Danny Boy!
Rufus Firefly | Pixley, KS | 07/18/2004
(5 out of 5 stars)
"Each of the 20 cuts on Danny Cohen's spectacular Museum of Dannys maintain their own identity, a remarkable achievement and of itself when you consider that the highest degree of pop music integrity and inventive diversity are achieved at every twisting and surreal bend in the music. These songs, released on Tzadik in 1999 and just now receiving some deserved attention because of the audacious follow-up, Dannyworld, were executively produced by avant master John Zorn and recorded at a variety of places for a variety of producers over, I'm not exactly sure, over a period of time, truly represent what is both missing in commercial pop and what is needed for songwriters. These songs are breathtakingly intricate, scarily tender, and often burtsts of pure joy.
I used surreal earlier and I don't mean "Weird" or "man, what a nightmare series of circumstances, dude," but rather the true intent from the dada-influenced originals: the layering of realities, often randomly, to produce unusual juxtapositions of reality that both merge and don't merge. Within that tension of precarious balance Cohen's song structures, or even Cohen's remarkable voice, play off the eclectic roots of these witty edifices. He uses the studio for full effect, adding depth and weirdness; he uses, moreover, the considerable talents of his fellow mountebanks, true originals, and jazzy charlatans, Ralph Carney, Snake on bass, Dave Hurst on everything and the kitchen sink, and the beauty of John Lapado's lap steel.
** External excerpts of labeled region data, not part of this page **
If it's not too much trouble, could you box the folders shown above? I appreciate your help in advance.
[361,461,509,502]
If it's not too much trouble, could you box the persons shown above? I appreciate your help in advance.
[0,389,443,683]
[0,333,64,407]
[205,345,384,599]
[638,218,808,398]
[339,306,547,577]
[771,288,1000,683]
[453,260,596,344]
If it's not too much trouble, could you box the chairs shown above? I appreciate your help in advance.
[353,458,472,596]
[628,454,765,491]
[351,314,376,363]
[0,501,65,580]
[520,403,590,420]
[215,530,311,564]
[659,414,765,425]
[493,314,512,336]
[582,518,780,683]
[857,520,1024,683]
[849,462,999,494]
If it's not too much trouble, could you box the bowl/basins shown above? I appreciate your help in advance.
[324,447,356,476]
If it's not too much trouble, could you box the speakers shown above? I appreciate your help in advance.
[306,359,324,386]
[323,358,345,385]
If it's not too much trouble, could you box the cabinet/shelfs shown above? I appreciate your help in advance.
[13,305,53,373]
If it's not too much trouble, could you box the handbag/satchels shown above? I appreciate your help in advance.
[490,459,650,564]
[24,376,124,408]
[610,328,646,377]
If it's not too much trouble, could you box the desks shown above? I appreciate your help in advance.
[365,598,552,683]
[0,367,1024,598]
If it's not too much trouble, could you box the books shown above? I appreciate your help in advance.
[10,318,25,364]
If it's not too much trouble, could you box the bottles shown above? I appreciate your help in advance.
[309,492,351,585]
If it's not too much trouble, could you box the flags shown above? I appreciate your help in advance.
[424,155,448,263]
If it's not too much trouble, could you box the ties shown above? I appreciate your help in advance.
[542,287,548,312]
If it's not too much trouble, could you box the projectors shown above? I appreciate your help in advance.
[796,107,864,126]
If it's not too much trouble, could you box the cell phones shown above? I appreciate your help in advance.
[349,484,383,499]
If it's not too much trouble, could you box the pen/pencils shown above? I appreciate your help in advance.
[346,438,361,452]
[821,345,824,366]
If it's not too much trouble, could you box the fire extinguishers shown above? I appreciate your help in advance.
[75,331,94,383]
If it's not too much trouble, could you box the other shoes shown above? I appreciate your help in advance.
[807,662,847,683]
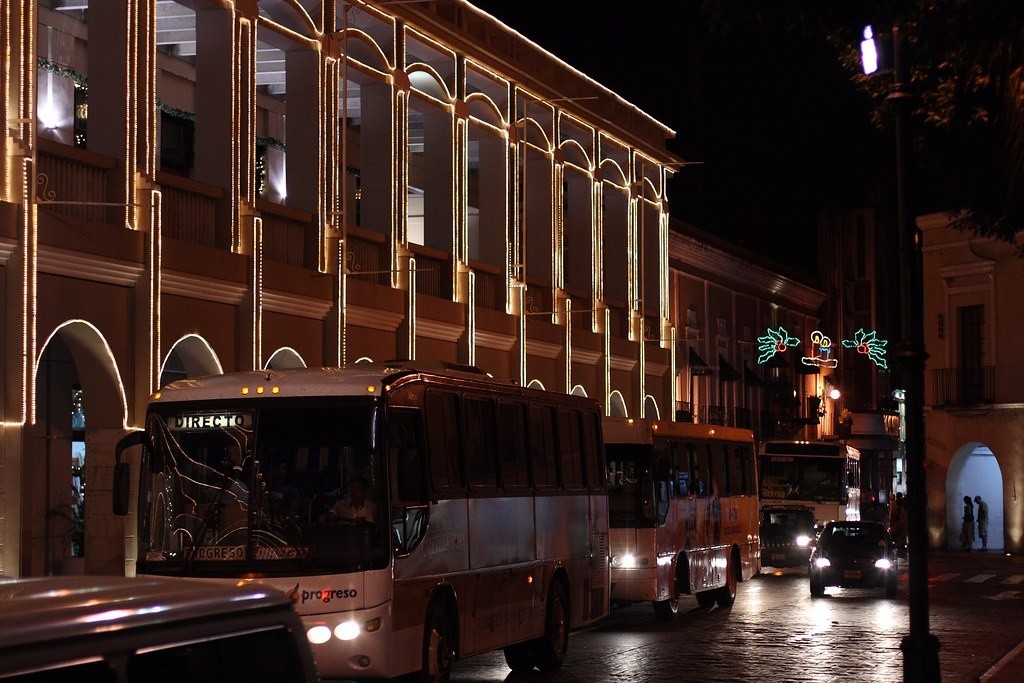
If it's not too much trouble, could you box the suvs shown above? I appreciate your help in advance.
[757,504,816,574]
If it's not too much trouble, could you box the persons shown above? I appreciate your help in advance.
[316,469,387,527]
[887,492,915,549]
[961,496,988,553]
[847,469,854,488]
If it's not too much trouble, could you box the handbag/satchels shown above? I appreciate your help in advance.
[965,513,974,522]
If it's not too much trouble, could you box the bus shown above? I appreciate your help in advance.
[111,362,611,682]
[601,417,762,624]
[756,439,863,528]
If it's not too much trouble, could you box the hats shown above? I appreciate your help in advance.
[974,497,981,502]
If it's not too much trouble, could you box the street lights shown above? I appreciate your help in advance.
[856,16,942,683]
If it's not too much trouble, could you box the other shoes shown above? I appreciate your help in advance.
[978,547,987,552]
[962,545,972,552]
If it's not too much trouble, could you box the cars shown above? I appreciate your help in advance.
[808,520,899,600]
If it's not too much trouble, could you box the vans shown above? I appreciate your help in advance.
[1,573,317,683]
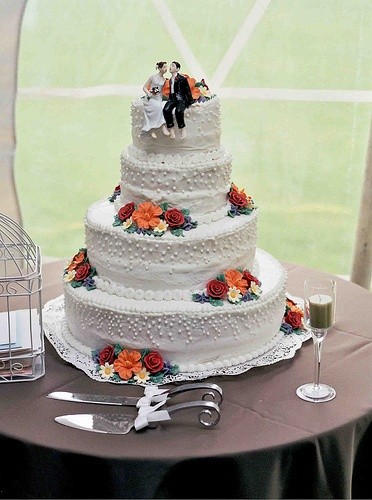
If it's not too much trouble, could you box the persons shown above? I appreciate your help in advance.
[142,61,170,138]
[163,62,194,139]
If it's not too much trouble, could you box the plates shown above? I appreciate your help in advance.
[0,308,42,376]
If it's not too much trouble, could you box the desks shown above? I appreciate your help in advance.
[0,260,372,500]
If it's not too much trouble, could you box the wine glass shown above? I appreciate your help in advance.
[295,277,337,403]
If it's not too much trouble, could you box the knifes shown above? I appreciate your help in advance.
[46,383,226,406]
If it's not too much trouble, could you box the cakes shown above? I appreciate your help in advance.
[61,95,287,374]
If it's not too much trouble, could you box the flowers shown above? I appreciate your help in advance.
[280,296,306,336]
[110,185,122,201]
[91,344,178,385]
[146,74,216,106]
[227,181,257,219]
[113,197,197,240]
[62,247,97,292]
[192,265,262,307]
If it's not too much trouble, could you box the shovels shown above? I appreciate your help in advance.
[54,400,221,435]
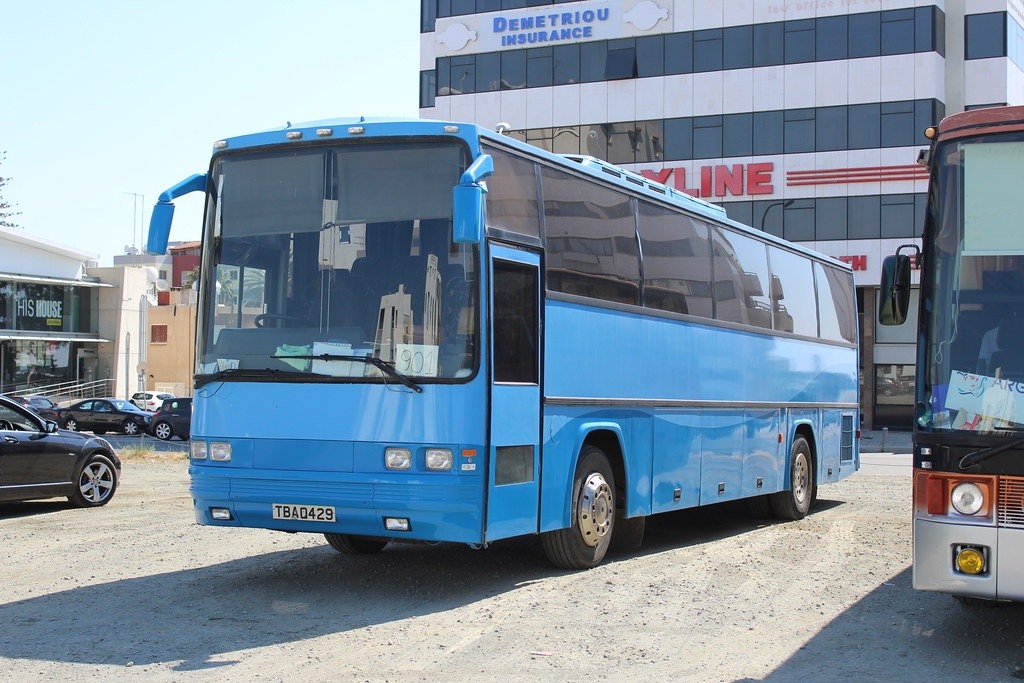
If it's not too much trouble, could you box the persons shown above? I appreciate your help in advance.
[99,402,110,410]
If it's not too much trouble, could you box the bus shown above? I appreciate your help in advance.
[878,105,1024,602]
[148,116,861,571]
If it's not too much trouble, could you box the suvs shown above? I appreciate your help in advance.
[131,391,176,411]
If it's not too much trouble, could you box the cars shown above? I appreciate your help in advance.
[9,396,59,423]
[0,395,121,506]
[150,398,192,441]
[57,399,149,435]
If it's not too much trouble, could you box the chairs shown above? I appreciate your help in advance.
[954,308,998,372]
[304,255,463,328]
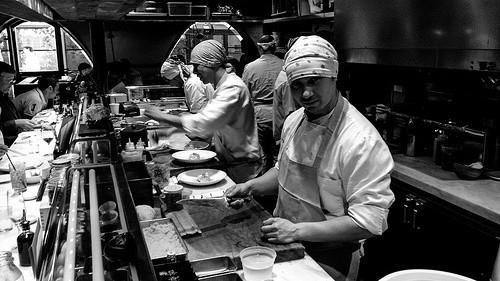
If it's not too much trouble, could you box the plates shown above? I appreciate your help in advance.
[179,168,227,185]
[169,140,209,150]
[0,156,40,171]
[172,150,217,163]
[487,171,500,180]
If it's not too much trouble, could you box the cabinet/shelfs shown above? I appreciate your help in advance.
[371,179,500,281]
But by surreal or unusual I should not be stressing that which is obvious: Danny Cohen, fearlessly, embraces American Pop Music and all its varieties and playfully conflates genre upon genre, like rodeo rhythms and art songs, like confessional Brill Building odes with synthesizers straight out of German expressionist cinema. The lyrics are hilarious, the musicianship startling, and the packaging, featuring one family photo at Christmas that reveals a torn edge, a black rectangle, where once the father, or grandpa sat, is amazing. Everything about this album reeks of intelligence, like Magnetic Fields, with a fresh way to look at the underbelly of Cohen's native California, like Tom Waits' middle period of genius, combined with a fierce devotion for the truth. These elements powerfully combined here take me to places where, surreal-like, I have never been before as an audience member: Brecht/Weil on mushrooms? Captain Beefheart as lounge act? Robert Wyatt as rapper? Lord knows,. But please Mr Record Executive, don't take my Danny Cohen away."